In Read’s Far-Near blog, she refers to her new book as a piece of ‘verse drama’ rather than a poetry collection, highlighting the ‘visceral engagement’ in it and how ‘the full blast of God seemed to come at me over and over again’. Her interview with The Tablet informs the reader how religion has changed her as a writer. From an atheist to a declared Catholic, Read experiences religion as a sudden, dramatic epiphany when writing The Day Hospital – an inner space filled with poetry and intense emotions. In ‘Theresa’, despite the protagonist’s devotion to Mother Mary, rude speech from the external, brutal world interrupts her thoughts: ‘Eat shit and die!/ Feck the lot of yez,/ Cock-sucking bastards…’ (p.15) This creates guilt and necessitates redemption: ‘So my hours are strung and even there the darkness collects like muck.’ (p.18) Despite his religious appearance, Father John is corrupted by affluence and power, and bears a stark contrast with the blurry faces of ‘poor/ foreigners with the sandwich-boards and banners’ (p.16).

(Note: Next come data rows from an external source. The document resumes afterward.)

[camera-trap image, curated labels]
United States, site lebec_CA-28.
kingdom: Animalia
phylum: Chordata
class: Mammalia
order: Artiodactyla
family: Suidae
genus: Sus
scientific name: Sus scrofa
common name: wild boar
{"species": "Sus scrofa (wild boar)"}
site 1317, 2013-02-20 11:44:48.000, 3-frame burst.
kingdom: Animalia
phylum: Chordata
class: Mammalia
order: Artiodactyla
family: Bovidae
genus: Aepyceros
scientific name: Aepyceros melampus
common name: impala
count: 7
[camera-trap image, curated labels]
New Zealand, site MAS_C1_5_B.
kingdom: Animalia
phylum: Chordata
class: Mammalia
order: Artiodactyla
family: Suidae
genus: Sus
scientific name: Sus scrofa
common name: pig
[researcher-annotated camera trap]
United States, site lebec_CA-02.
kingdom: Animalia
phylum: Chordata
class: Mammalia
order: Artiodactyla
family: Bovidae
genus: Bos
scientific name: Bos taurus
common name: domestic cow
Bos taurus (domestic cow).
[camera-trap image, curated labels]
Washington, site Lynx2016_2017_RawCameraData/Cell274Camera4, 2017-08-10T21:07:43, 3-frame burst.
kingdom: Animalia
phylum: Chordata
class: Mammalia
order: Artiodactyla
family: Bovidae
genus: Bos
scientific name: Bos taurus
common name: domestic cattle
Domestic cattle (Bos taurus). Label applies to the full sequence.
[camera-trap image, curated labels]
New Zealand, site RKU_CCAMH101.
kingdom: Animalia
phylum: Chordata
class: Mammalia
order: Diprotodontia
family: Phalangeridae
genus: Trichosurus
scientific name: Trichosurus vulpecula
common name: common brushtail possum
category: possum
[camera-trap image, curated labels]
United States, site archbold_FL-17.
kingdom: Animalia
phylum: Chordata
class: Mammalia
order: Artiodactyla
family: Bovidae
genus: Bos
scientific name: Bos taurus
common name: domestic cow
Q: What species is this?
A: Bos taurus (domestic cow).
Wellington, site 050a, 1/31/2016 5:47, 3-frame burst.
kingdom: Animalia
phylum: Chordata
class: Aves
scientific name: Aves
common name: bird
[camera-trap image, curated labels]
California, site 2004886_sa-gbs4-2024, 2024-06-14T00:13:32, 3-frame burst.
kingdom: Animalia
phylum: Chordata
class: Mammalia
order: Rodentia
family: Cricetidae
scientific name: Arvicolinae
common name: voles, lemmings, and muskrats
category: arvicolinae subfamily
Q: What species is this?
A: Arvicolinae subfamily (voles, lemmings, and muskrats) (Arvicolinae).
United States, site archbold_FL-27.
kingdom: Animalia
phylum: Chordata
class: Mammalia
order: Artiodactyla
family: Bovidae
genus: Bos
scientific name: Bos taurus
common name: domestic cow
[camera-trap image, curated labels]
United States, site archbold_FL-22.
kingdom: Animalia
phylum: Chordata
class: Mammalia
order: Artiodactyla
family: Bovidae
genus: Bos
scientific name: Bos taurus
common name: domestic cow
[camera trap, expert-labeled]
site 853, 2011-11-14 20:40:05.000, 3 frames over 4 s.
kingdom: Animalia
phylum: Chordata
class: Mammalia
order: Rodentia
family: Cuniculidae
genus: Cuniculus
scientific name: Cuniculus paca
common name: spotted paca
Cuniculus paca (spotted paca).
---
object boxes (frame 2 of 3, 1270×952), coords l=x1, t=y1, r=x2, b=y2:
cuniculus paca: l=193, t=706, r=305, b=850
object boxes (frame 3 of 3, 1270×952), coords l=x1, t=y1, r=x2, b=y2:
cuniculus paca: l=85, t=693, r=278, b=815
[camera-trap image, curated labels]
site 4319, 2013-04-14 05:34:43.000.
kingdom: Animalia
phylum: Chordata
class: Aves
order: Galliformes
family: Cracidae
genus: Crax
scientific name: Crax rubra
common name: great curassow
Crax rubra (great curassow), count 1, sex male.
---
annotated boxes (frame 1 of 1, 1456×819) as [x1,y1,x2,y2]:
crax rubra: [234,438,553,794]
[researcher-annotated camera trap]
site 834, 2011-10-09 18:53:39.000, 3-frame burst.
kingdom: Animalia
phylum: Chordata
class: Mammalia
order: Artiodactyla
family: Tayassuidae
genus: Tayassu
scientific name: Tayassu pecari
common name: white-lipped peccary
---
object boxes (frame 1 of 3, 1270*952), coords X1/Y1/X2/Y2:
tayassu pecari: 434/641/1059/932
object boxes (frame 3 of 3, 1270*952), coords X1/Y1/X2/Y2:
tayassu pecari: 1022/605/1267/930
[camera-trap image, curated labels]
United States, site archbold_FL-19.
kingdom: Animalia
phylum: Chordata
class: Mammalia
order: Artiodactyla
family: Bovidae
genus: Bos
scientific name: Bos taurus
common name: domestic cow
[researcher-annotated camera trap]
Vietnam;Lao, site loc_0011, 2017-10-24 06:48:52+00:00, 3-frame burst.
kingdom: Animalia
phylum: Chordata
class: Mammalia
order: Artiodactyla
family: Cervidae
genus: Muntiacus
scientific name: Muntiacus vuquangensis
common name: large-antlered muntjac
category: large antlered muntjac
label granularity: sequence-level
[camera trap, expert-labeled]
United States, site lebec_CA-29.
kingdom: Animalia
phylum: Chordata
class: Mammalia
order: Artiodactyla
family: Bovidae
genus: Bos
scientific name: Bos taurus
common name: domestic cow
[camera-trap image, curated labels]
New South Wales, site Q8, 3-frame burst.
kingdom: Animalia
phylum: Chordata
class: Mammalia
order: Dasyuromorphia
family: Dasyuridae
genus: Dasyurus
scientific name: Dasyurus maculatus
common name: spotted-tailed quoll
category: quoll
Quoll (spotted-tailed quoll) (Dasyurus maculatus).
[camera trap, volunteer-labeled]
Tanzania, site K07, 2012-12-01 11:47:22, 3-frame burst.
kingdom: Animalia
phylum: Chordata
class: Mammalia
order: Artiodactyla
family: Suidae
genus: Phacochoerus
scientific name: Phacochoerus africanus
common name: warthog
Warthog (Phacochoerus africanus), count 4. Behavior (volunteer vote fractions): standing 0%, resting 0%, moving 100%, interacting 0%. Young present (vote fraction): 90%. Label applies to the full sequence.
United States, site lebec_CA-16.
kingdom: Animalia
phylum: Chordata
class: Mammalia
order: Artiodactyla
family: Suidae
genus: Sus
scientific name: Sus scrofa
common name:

Written with ambition and fueled by an intense and unpredictable language, The Day Hospital is an intriguing collection that explores the inescapability of personal past and questions superficial understanding in society, while revealing the complex, hidden voices of the marginalised.
Jennifer Wong’s works have appeared in Warwick Review, Frogmore Papers, Orbis, Lung Jazz and other publications. Her new collection, Goldfish, is forthcoming from Chameleon Press in 2013.